After much alcohol-fueled internal deliberation, I decided to feature this yoji while touching only briefly on its similar cousins.
1. Unequalled, invincible.
2. Unrivaled, the best on the planet.
The structure is simple enough that a basic understanding in Japanese will yield a working translation - "Under heaven, no enemies", ie nobody on earth can be your foe. The great thing about this phrase is that it's wildly flexible. A quick image search reveals that the phrase is used in application to sports teams as often as it is for pornography (NSFW if you're skeptical), thus letting you quickly know who you should cheer for and what videos to look for in the adult section of your local video rentary.
If you're more curious about the implications of the etymology, being without enemies doesn't mean work in the same sense as "he's such a nice guy, he would never make an enemy of anybody." It can only be applied in a "Nothing can stand up to that guy" sense of the phrase. There is a somewhat recent line of thinking that the former can apply, and digging around in various blogs shows that there definitely exist people who extrapolate the former meaning as applied to some life-lesson... but I would be hesitant to use it in describing anything less than spectacular. For example:
The first few minutes are all you need to get an idea of where I'm coming from if you are (unfortunately) not well-versed in the ways of 北斗の拳.
Now to march out two of the cousins of today's yoji: 天下無双(てんかむそう) and 天下無類(てんかむるい）. At first glance it might look like I haven't made any change at all, but such is the single-moji replacement. The reason these yojis get less attention is because they are more or less interchangeable with 天下無敵, with vary faint nuances that cater to those unwilling to outright declare their dominance over all comers. Let's take a look at the kanji that set these phrases apart.
双 can also be read as "ふた", and the most common place you're likely to see it is in 双子, futago, or "twins". It is best suited for when there is not only a pair, but a pair of things that either resemble one another or are the same. Thus, twins. 無双, then, means unmatched or unequaled. In this regard it is unlike today's main yoji in that it can be easier applied to someone who dominates a certain field where true "enemies" might not exist. For example, Einstein might be considered 天下無双 in the realm of physicists. While 天下無敵 still works, it might make it sound like Albert was prepared to engage in all out physics showdowns with quantum-field pretenders... which might be what you're actually trying to say.
類 is often seen gallivanting down the sidewalk paired to make 種類(しゅるい), or "type/kind". It's quite a lot like 無双 save that instead of the connotation of there being no similar matching, there's not even a similar category that you can thrust others into. This is best used in situations where the subject breaks the mold, so to speak, or is in a league of their own.

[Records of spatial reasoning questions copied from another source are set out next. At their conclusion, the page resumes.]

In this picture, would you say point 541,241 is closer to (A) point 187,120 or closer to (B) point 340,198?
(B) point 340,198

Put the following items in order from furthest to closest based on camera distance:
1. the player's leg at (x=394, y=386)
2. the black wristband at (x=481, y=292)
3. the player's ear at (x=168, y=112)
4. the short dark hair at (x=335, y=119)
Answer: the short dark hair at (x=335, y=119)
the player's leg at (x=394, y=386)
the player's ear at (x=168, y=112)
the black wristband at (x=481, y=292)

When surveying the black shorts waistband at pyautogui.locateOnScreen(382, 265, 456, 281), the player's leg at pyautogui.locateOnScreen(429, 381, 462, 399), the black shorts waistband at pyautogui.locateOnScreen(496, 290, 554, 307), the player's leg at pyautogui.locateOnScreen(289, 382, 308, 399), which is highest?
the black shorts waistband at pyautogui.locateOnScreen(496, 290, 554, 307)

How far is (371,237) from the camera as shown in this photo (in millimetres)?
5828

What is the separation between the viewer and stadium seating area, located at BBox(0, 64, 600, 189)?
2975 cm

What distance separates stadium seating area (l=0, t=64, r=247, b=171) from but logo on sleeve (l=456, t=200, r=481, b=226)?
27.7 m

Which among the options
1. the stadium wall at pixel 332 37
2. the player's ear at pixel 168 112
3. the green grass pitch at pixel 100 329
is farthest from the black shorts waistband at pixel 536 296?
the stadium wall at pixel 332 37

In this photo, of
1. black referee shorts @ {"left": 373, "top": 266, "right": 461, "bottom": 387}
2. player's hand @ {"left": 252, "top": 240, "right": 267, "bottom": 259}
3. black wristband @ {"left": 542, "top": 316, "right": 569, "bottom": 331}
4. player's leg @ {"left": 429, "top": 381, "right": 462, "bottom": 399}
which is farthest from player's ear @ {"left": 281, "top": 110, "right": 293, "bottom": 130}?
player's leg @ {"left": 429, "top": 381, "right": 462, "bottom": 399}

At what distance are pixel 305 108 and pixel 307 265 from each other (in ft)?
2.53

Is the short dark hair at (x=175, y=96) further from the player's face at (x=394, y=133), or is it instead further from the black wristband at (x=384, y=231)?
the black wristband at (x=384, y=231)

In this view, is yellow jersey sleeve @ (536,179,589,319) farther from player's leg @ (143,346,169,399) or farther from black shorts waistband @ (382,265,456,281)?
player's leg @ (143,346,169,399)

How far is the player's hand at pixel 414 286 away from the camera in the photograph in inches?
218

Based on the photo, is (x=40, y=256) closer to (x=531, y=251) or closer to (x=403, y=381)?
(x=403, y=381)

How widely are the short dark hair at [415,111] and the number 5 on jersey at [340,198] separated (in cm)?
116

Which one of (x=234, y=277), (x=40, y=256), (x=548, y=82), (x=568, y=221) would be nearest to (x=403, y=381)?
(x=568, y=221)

As a last note on usage, it functions pretty well as an adjective with "な" tacked on the end, though simply saying "~は天下無敵です" is perfectly fine, as are other の and に permutations.
If you want to study Japanese, beyond a good textbook or effort you need a passionate teacher. That's why I read the unbeatable "Daily Yoji" blog EVERY DAY.
"Whenever someone asks me what comedian I like, I tell them 'Why Gallagher, of course'. If you asked why, that guy is unrivaled when it comes to smashing watermelons."
"Are you serious?! That guy isn't funny at all. To put it simply, the only thing he is a master of is setting a bad example!"